(Dataset rows)
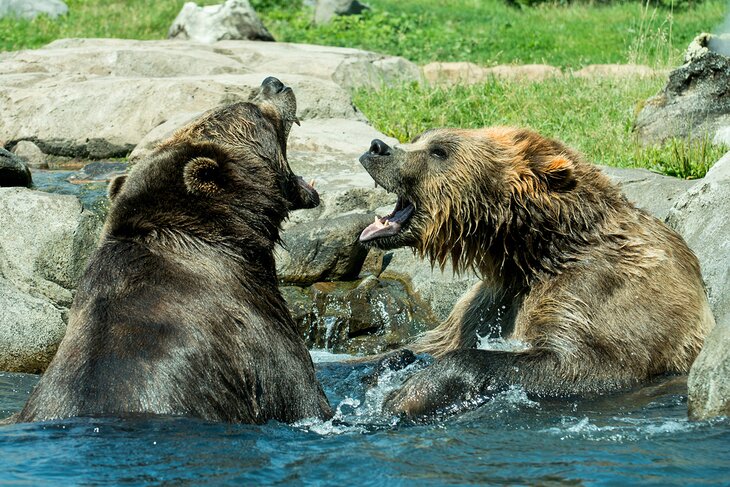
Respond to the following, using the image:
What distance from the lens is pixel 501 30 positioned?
26.2m

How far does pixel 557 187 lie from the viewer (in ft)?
23.4

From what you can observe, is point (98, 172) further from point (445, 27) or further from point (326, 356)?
point (445, 27)

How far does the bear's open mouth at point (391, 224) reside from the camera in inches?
294

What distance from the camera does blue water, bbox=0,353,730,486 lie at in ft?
15.3

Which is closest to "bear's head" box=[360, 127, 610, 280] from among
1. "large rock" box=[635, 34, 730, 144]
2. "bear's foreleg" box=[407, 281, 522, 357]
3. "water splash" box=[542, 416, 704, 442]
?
"bear's foreleg" box=[407, 281, 522, 357]

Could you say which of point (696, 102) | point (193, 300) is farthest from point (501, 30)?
point (193, 300)

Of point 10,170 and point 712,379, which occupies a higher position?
point 10,170

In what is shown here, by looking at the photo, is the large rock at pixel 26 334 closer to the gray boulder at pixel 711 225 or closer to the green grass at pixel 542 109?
the gray boulder at pixel 711 225

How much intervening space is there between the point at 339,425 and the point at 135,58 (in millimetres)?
13706

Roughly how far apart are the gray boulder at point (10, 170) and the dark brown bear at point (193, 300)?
5506mm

> [TASK INSTRUCTIONS] Reproduce every item above word for word, omitting the pictures.

> [WRITTEN RESPONSE]
Respond to the following, using the image:
What distance from the lens is pixel 501 30 positioned?
26.2m

How far does pixel 557 187 lie from the viewer (in ft)?
23.4

From what you can observe, is point (98, 172) further from point (445, 27) or further from point (326, 356)?
point (445, 27)

How far does the bear's open mouth at point (391, 224) reside from the camera in inches?
294

What distance from the camera does blue water, bbox=0,353,730,486 lie at in ft?
15.3

Which is closest to "bear's head" box=[360, 127, 610, 280] from among
1. "large rock" box=[635, 34, 730, 144]
2. "bear's foreleg" box=[407, 281, 522, 357]
3. "water splash" box=[542, 416, 704, 442]
?
"bear's foreleg" box=[407, 281, 522, 357]

Could you say which of point (696, 102) | point (193, 300) is farthest from point (501, 30)?
point (193, 300)

Of point 10,170 and point 712,379, which occupies a higher position?
point 10,170

In what is shown here, by looking at the photo, is the large rock at pixel 26 334 closer to the gray boulder at pixel 711 225 or closer to the green grass at pixel 542 109?
the gray boulder at pixel 711 225

How much intervening space is there between the point at 339,425 and the point at 135,58 (in millimetres)?
13706

Roughly how far apart are the gray boulder at point (10, 170) and the dark brown bear at point (193, 300)?
5506mm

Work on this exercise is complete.